Profitant de l'inauguration du Salon du véhicule électrique, vendredi à Montréal, le premier ministre a annoncé que Québec portera à 2500 d'ici deux ans le nombre de bornes de recharge pour les véhicules électriques sur les routes de la province.

«Nous sommes très près de la phase exponentielle (de ventes de véhicules électriques) et un meilleur accès aux bornes de recharge est vraiment la clé», a-t-il soutenu, affirmant que la rareté des bornes représente le plus important obstacle à cette expansion.

«C'est plus un obstacle psychologique d'incertitude», a avancé M. Couillard, invoquant la crainte de nombreux automobilistes de se retrouver «avec des batteries à plat» sur la route.

Il y a présentement 1370 bornes de recharge au Québec, de sorte qu'il faudra en ajouter 1130 pour arriver au total promis.

Le premier ministre n'a pas donné de détails, notamment sur la proportion de ces ajouts qui seront des bornes de recharge rapide, la répartition géographique de ces équipements ou encore le coût du projet, puisqu'une annonce à ce sujet doit être faite prochainement.

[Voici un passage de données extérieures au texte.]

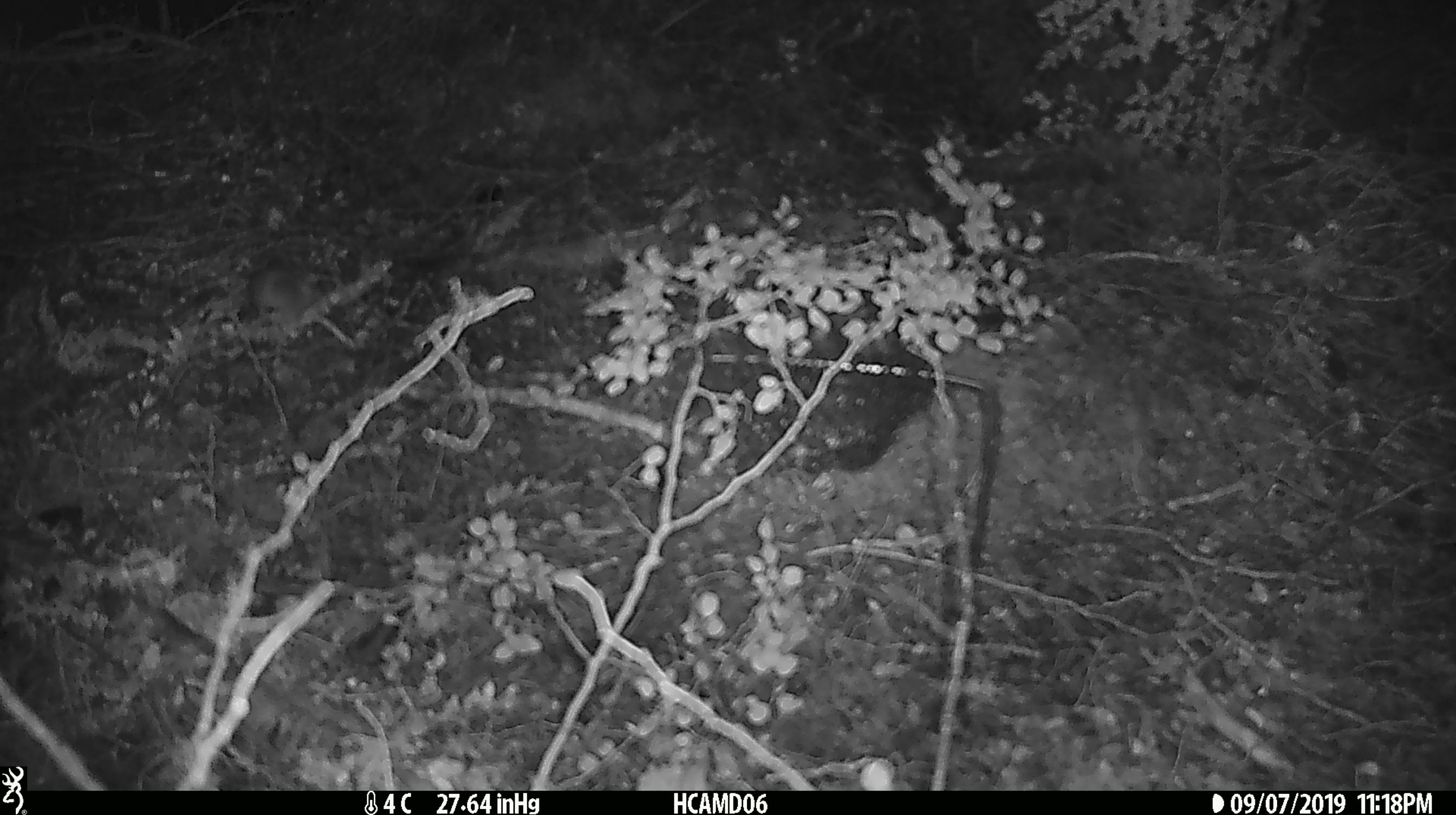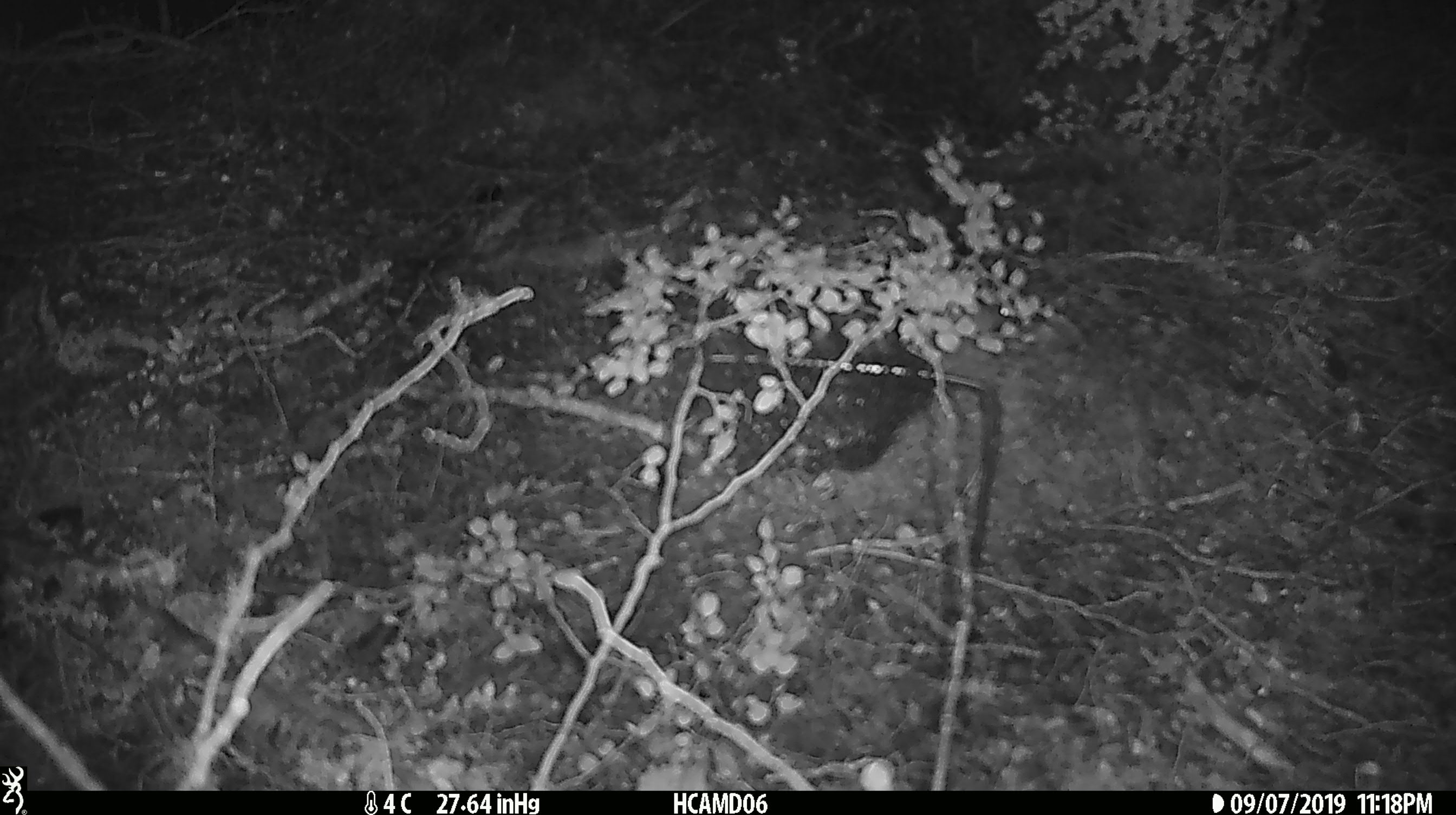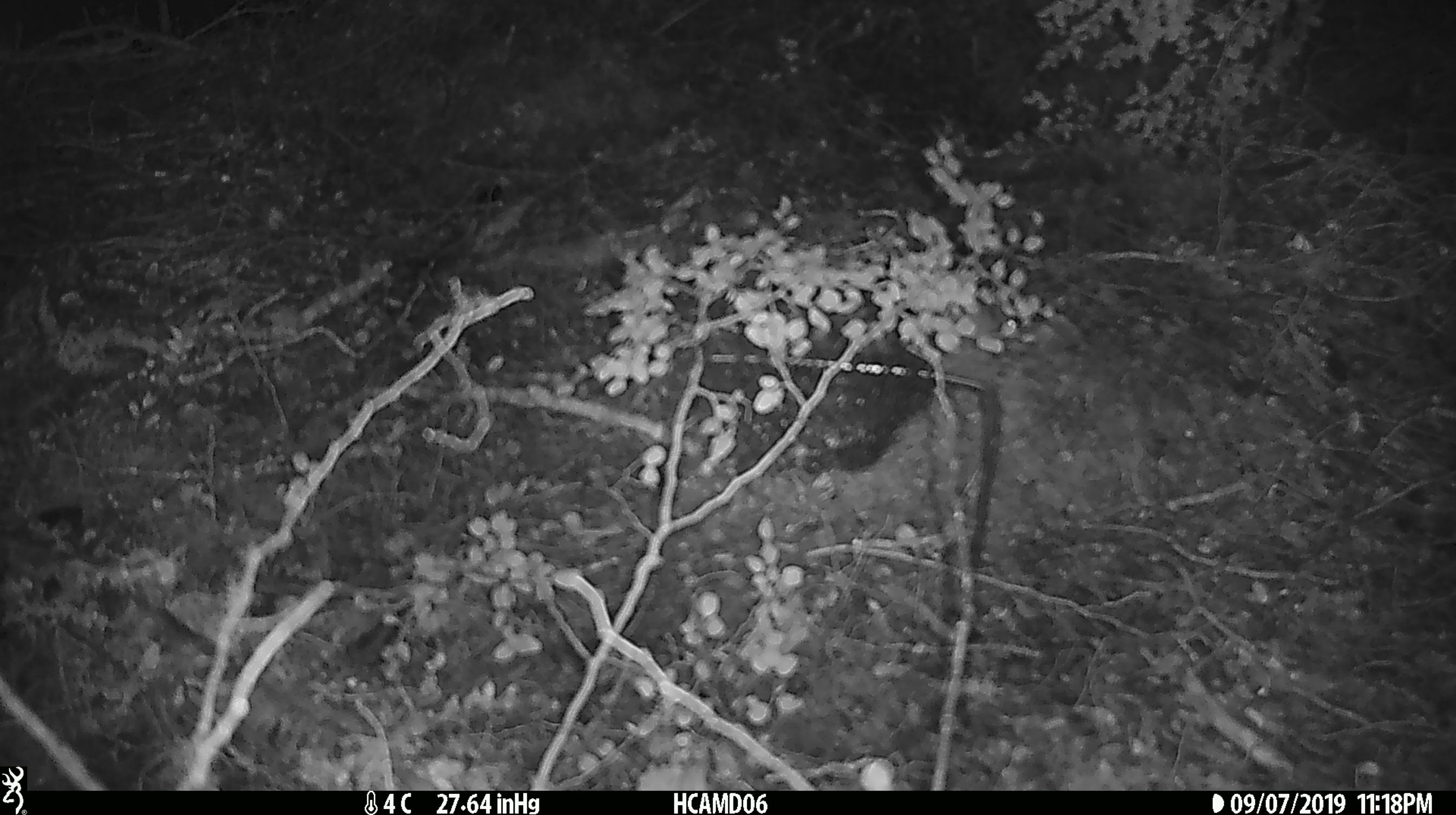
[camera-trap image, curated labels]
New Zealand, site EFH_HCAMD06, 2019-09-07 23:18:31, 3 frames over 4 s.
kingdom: Animalia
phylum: Chordata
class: Mammalia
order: Rodentia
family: Muridae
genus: Mus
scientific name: Mus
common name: mouse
Mouse (Mus).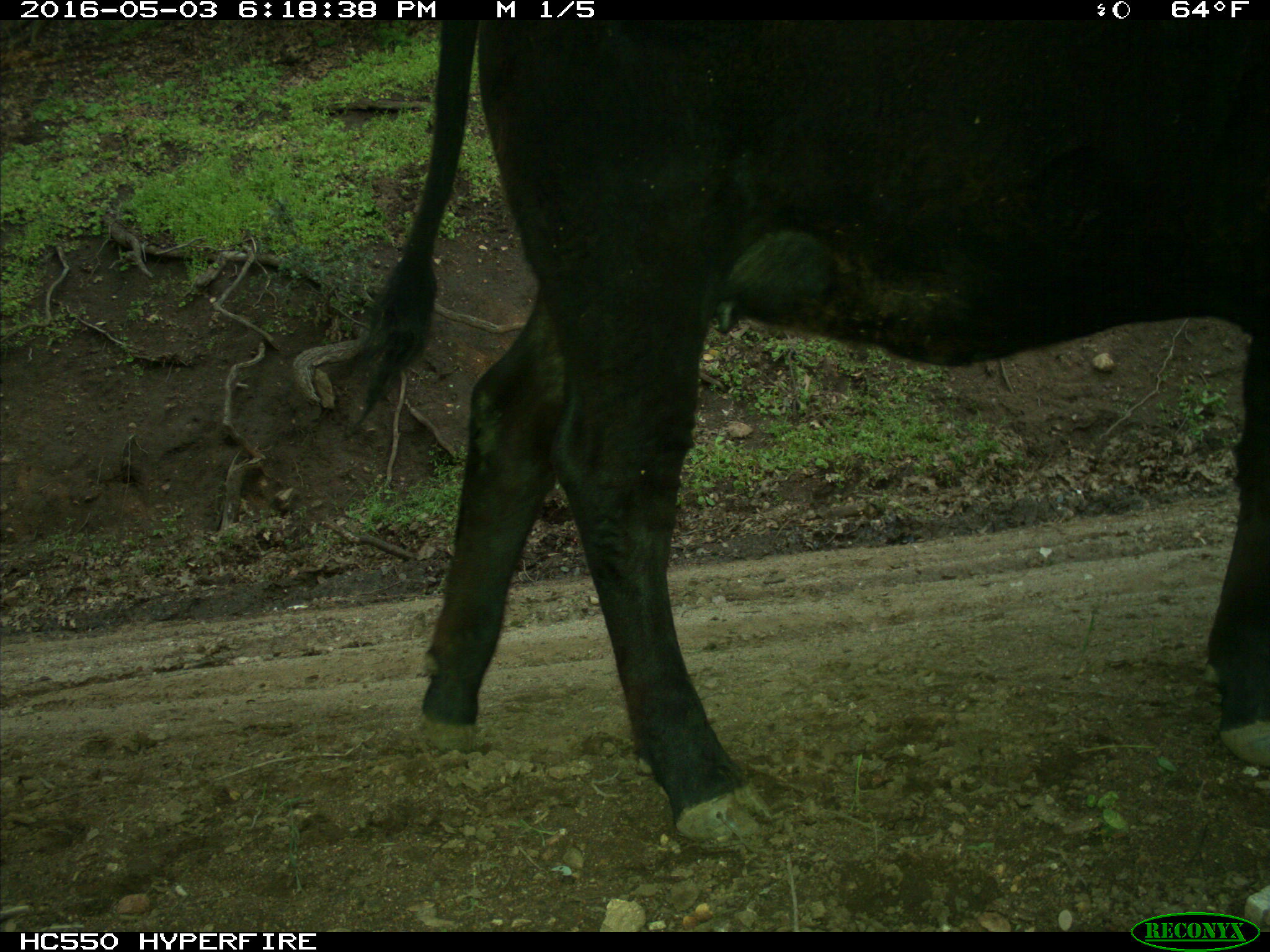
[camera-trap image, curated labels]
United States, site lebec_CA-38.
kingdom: Animalia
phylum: Chordata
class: Mammalia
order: Artiodactyla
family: Bovidae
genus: Bos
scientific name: Bos taurus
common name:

Coût et nationalisme économique

Bien qu'il reconnaisse que le coût d'achat représente aussi toujours un obstacle pour les acheteurs éventuels, Philippe Couillard a fait valoir qu'avec les subventions gouvernementales à l'achat — qui peuvent atteindre 8000 $ selon le type de véhicule acheté — le faible coût d'entretien et, surtout, la réduction des dépenses en carburant, l'écart n'est plus aussi grand qu'autrefois.

Le premier ministre est même allé jusqu'à faire de l'achat d'un véhicule électrique un acte patriotique.

«Notre richesse à nous, c'est l'hydroélectricité. Pourquoi continuer à faire le plein sans arrêt de véhicules à essence où on envoie l'argent à l'extérieur du Québec?», s'est-il demandé.

Selon cette logique, payer de l'électricité pour faire avancer son véhicule devient «un geste, un choix de nationalisme économique qu'individuellement nous sommes presque tous en mesure de poser», a-t-il soutenu.

Laval vole la vedette

Prenant la parole après M. Couillard, le maire de Laval, Marc Demers, s'est livré à une surenchère qui a plu au premier ministre: il a annoncé que Laval versera une subvention de 2000 $ à tous ses citoyens qui se procureront un véhicule électrique et de 400 $ pour l'achat d'un vélo électrique.

Dans le cas de la voiture, la subvention s'ajoutera à celle de Québec.

«La Ville de Laval est fière d'être, je le pense, la première ville au Canada à offrir une subvention (pour) l'acquisition d'un véhicule électrique», a-t-il déclaré sous les applaudissements, précisant que le comité exécutif adoptait la résolution «en mon absence» au moment même où il s'adressait à la foule.

«Les gens sont éligibles à cette subvention à compter de 9h ce matin (vendredi)», a fièrement annoncé le maire.

La seconde édition du Salon du véhicule électrique de Montréal tiendra l'affiche jusqu'à dimanche à 17h00.

Plus de 70 exposants et des conférenciers et spécialistes de l'électrification des transports se réuniront pour répondre aux questions des visiteurs et leur faire connaître les avancées technologiques en la matière.

Les visiteurs ne verront pas que des automobiles électriques. Ils auront aussi l'occasion d'examiner de nombreux autres types de véhicules électriques tels que des autobus, des motocyclettes et des scooters, des cyclomoteurs, des bicyclettes, des bateaux, des triporteurs, des fauteuils roulants, des trottinettes et même des planches à roulettes.

Selon le CAA-Québec, plus de 24 000 voitures alimentées à l'électricité roulent actuellement sur les routes du Québec, soit 10 000 de plus qu'il y a un an, une progression de près de 70 pour cent.